[[ MATERIAL SUPPLIED, beginning ]]

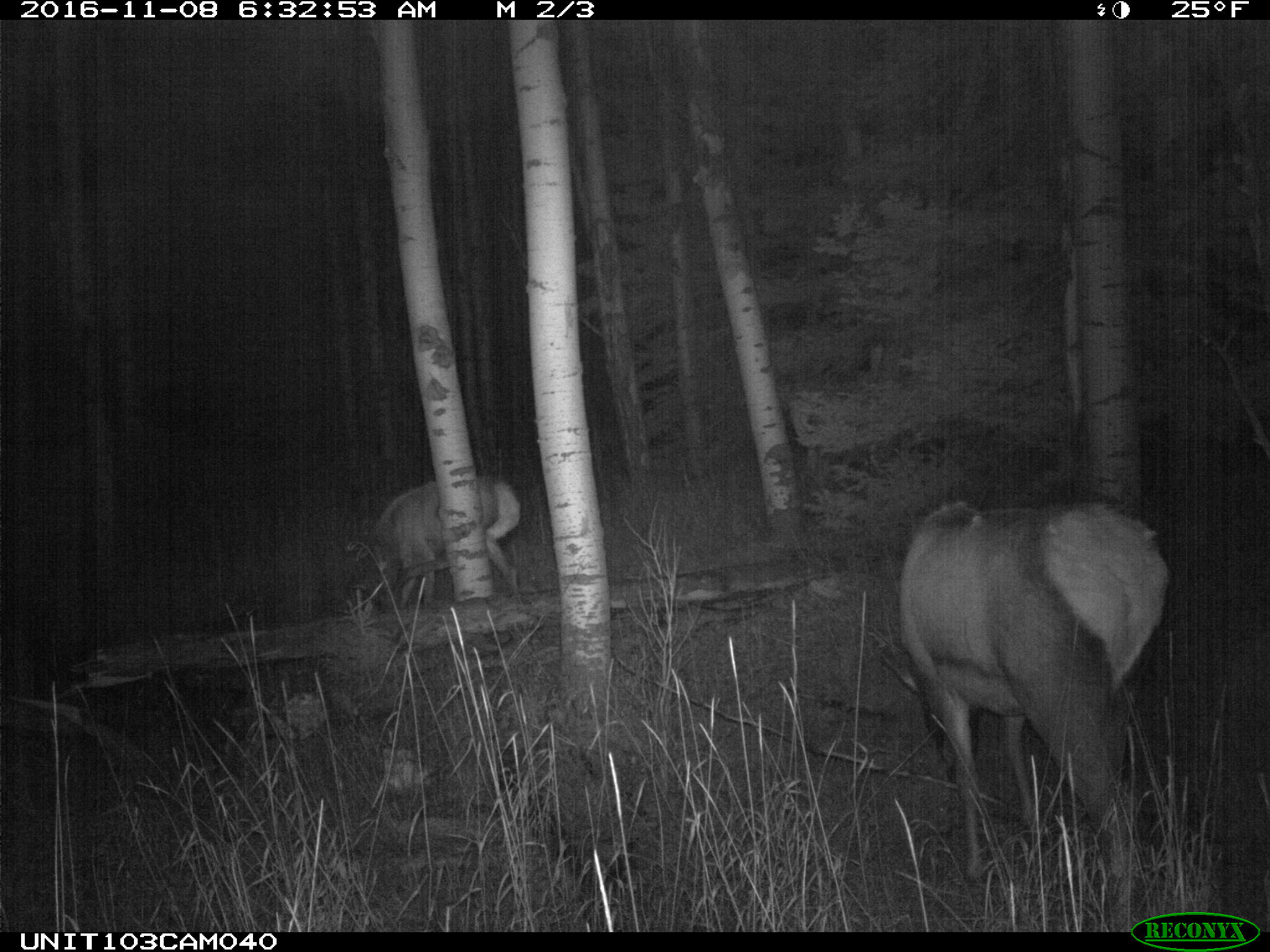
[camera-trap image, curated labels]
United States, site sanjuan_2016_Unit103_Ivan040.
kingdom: Animalia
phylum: Chordata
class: Mammalia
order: Artiodactyla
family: Cervidae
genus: Cervus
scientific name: Cervus elaphus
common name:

[[ MATERIAL SUPPLIED, end ]]

THE PROBLEM: Every entry above has to be repeated exactly, apart from its pictures.

SOLVED EXERCISE:
[camera-trap image, curated labels]
United States, site sanjuan_2016_Unit103_Ivan040.
kingdom: Animalia
phylum: Chordata
class: Mammalia
order: Artiodactyla
family: Cervidae
genus: Cervus
scientific name: Cervus elaphus
common name:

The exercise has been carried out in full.